GSoC weekly report #6
The bindings now work with JSON output from command-line tool sambamba which is to be installed. All the old Cucumber scenarios are passing except one not-very-important one. I’ll write documentation during this week and pack that into a gem.
I got it working, and introduced new type SamFile which is very similar to BamFile except it doesn’t provide random access. Unit tests ensure that parseAlignmentLine(toSam(read)) == read for all valid reads (otherwise invalid fields are default-initialized)

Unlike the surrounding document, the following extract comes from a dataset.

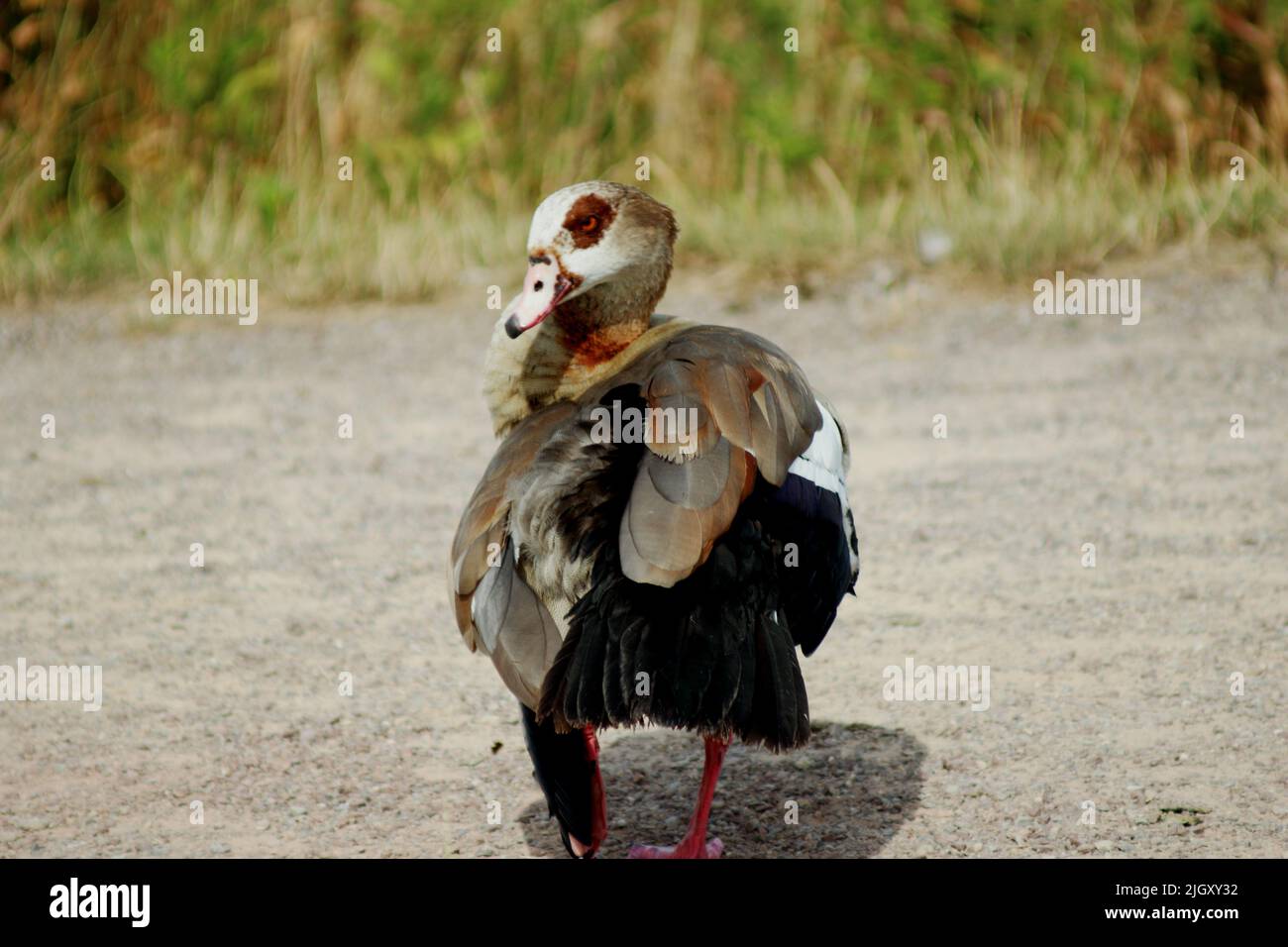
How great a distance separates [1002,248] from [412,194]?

In order to allow invalid data, I made a simple rule invalid_field in Ragel, which just reads until next tab character:
mandatoryfields = (qname | invalid_field) '\t' (flag | invalid_field) '\t' (rname | invalid_field) '\t' (pos | invalid_field) '\t' (mapq | invalid_field) '\t' ... // and so on
Parsing is now about 3x as slow as in samtools, but that has nothing to do with Ragel, the main reason is too much memory allocations. I did some profiling, and doubling the speed won’t take a lot of effort. As for tripling, I’m not that sure, but I’ll try :)
Sambamba CLI tool
It accepts both SAM and BAM files as input, and can output either SAM or JSON (speed is the same for both cases). Also it allows filtering by quality and/or read group, and accepts samtools syntax for regions.